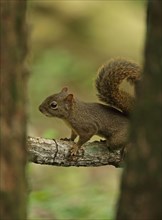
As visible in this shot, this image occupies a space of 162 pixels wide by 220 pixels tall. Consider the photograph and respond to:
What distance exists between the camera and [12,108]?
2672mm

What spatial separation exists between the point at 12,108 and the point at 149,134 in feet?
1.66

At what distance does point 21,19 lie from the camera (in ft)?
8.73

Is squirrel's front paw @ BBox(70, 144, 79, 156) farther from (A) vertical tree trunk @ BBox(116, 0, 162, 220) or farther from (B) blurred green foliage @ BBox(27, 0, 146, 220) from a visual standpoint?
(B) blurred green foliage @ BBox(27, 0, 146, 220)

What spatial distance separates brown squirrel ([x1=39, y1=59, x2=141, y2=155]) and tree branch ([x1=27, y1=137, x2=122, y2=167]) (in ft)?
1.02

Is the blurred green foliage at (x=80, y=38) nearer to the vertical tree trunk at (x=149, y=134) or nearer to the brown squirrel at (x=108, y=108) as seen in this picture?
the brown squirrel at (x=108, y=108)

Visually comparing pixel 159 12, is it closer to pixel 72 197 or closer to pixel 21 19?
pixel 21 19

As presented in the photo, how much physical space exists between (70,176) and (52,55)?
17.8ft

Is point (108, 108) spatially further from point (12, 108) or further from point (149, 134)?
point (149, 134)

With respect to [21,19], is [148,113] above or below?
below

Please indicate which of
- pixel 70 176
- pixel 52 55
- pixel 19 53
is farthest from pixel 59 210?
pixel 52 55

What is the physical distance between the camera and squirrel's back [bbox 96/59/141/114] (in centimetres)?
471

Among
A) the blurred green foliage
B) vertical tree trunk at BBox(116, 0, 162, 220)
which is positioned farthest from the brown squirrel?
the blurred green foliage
□ □ □ □
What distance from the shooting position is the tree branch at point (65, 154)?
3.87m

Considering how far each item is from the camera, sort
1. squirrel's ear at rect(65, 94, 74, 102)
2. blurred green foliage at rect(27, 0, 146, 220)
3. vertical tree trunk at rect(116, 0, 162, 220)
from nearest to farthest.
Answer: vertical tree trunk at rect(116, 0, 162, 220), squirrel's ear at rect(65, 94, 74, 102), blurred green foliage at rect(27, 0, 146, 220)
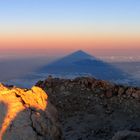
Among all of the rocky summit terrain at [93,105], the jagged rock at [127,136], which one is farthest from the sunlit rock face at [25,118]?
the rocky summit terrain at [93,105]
□ □ □ □
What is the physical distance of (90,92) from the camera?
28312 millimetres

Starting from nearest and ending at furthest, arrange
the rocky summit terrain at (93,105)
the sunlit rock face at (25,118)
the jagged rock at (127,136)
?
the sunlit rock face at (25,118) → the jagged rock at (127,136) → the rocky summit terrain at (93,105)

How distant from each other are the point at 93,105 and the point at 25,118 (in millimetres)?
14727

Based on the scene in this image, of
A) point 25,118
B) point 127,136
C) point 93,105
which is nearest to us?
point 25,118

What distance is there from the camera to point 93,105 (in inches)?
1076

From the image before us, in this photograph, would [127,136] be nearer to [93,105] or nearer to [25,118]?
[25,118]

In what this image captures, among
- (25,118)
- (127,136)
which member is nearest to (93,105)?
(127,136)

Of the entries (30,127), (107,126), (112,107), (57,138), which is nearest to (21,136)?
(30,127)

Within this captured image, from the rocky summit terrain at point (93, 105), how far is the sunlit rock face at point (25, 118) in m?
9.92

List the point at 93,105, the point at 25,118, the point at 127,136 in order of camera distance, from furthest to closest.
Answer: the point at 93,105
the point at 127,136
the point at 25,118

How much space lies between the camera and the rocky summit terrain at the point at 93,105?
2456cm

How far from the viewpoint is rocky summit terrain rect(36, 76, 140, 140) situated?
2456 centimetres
□ □ □ □
Stated exercise:
From the records above, print the lines starting at the one that contains "How far from" and ending at the one that contains "2456 centimetres", with both of those lines included. Reproduce them exactly, character for character.

The completed task:
How far from the viewpoint is rocky summit terrain rect(36, 76, 140, 140) situated?
2456 centimetres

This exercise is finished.